→ TEXT SEGMENT:

▼▼▼

I copied in the stuff I liked the most for anybody else who might be following this....TB

"By Rick Ross, Expert Consultant and Intervention Specialist

Ten warning signs of a potentially unsafe group/leader.

  1. Absolute authoritarianism without meaningful accountability.

  2. No tolerance for questions or critical inquiry.

  3. No meaningful financial disclosure regarding budget, expenses such as an independently audited financial statement.

  4. Unreasonable fear about the outside world, such as impending catastrophe, evil conspiracies and persecutions.

  5. There is no legitimate reason to leave, former followers are always wrong in leaving, negative or even evil.

  6. Former members often relate the same stories of abuse and reflect a similar pattern of grievances.

  7. There are records, books, news articles, or television programs that document the abuses of the group/leader.

  8. Followers feel they can never be "good enough".

  9. The group/leader is always right.

  10. The group/leader is the exclusive means of knowing "truth" or receiving validation, no other process of discovery is really acceptable or credible.

Ten warning signs regarding people involved in/with a potentially unsafe group/leader.

  1. Extreme obsessiveness regarding the group/leader resulting in the exclusion of almost every practical consideration.

▲▲▲

Collected data:
▼▼▼

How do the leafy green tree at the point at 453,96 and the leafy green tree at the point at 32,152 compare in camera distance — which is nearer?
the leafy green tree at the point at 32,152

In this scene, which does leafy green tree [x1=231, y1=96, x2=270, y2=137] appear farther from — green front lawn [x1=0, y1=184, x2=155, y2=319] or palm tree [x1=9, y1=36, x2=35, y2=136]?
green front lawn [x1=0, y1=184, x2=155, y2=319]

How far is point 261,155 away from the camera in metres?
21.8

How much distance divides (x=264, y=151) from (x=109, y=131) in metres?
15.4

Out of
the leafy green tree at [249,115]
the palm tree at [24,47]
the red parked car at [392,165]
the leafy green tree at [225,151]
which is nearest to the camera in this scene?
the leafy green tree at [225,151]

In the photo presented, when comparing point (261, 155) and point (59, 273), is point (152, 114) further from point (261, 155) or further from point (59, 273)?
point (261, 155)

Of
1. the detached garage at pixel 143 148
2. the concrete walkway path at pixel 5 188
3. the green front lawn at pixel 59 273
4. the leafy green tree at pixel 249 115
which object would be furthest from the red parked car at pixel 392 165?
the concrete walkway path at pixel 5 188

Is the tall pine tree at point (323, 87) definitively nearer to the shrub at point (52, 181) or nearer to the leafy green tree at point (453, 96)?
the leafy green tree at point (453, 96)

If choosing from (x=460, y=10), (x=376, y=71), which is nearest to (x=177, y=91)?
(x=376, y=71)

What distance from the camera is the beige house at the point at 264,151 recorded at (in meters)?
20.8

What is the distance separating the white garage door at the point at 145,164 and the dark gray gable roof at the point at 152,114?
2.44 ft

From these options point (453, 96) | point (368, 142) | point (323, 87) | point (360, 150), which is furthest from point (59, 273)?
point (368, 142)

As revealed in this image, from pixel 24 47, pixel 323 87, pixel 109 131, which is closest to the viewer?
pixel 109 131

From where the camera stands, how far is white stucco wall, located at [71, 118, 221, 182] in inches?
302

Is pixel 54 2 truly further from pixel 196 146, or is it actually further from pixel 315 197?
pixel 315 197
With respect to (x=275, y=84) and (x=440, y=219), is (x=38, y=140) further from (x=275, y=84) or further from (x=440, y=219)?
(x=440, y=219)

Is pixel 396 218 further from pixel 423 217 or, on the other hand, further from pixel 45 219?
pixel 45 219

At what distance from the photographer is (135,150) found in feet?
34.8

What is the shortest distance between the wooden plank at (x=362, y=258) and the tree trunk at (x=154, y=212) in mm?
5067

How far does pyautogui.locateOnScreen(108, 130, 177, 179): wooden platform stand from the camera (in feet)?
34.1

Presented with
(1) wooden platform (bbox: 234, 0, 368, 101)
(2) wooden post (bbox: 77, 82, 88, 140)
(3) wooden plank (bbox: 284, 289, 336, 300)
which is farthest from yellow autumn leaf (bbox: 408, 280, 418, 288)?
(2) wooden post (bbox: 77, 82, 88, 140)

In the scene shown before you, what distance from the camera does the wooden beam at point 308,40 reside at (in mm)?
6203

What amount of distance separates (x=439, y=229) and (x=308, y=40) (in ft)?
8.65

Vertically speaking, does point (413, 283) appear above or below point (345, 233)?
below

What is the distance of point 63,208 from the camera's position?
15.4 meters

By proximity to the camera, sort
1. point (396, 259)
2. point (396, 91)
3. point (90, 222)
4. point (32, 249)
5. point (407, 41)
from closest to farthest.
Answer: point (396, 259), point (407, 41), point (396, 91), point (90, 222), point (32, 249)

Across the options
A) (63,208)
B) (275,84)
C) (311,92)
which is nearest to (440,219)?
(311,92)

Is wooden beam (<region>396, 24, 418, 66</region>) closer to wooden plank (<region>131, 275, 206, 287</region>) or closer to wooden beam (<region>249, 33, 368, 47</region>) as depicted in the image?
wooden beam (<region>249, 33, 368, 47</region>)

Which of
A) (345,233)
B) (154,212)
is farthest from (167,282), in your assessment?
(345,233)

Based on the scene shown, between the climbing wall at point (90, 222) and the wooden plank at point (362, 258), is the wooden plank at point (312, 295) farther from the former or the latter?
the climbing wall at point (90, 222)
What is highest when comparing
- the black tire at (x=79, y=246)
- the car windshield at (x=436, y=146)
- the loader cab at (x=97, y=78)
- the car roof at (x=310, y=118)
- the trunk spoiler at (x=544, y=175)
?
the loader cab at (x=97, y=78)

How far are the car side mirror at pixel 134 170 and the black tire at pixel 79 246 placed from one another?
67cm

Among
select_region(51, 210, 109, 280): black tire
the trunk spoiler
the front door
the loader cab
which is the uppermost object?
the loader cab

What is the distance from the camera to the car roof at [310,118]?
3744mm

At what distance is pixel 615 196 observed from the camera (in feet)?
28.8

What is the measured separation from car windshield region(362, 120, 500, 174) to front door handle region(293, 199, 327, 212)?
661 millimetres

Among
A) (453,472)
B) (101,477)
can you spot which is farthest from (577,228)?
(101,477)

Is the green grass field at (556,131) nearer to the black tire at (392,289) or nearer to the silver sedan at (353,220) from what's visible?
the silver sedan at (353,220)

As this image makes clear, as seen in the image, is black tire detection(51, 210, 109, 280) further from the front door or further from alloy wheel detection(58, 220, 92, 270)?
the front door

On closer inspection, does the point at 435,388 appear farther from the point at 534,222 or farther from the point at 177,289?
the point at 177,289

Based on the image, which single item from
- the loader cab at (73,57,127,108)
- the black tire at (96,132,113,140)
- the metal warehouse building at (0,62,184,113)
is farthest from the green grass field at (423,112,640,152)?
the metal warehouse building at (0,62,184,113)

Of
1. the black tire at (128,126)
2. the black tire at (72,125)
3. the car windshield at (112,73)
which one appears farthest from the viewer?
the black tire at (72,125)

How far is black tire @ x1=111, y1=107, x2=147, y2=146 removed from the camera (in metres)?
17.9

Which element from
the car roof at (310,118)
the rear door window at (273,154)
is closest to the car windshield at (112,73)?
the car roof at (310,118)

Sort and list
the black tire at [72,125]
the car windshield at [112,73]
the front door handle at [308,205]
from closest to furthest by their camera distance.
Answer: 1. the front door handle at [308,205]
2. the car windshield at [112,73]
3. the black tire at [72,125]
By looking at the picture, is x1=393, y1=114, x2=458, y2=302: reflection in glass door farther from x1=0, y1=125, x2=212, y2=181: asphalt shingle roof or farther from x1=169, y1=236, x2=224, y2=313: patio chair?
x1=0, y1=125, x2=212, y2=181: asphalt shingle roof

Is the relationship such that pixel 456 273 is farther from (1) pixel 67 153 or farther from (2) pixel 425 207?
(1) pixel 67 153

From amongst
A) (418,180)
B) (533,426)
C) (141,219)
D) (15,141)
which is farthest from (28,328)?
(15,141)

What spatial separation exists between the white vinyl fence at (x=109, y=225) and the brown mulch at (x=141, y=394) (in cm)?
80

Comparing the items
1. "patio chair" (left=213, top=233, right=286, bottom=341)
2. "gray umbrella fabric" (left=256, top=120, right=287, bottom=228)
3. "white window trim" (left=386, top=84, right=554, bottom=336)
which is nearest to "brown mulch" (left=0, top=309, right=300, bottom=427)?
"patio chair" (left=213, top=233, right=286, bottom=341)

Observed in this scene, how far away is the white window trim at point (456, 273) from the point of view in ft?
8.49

▲▲▲

→ INSTRUCTIONS:
(a) In the warning-signs text, what is given as an example of meaningful financial disclosure?
(b) Please reproduce the warning-signs text word for word, starting at "Ten warning signs of" and ending at "or even evil.".
The data come from a different source than the warning-signs text.

→ ANSWERS FOR THE TASKS:
(a) An independently audited financial statement.

(b)
Ten warning signs of a potentially unsafe group/leader.

  1. Absolute authoritarianism without meaningful accountability.

  2. No tolerance for questions or critical inquiry.

  3. No meaningful financial disclosure regarding budget, expenses such as an independently audited financial statement.

  4. Unreasonable fear about the outside world, such as impending catastrophe, evil conspiracies and persecutions.

  5. There is no legitimate reason to leave, former followers are always wrong in leaving, negative or even evil.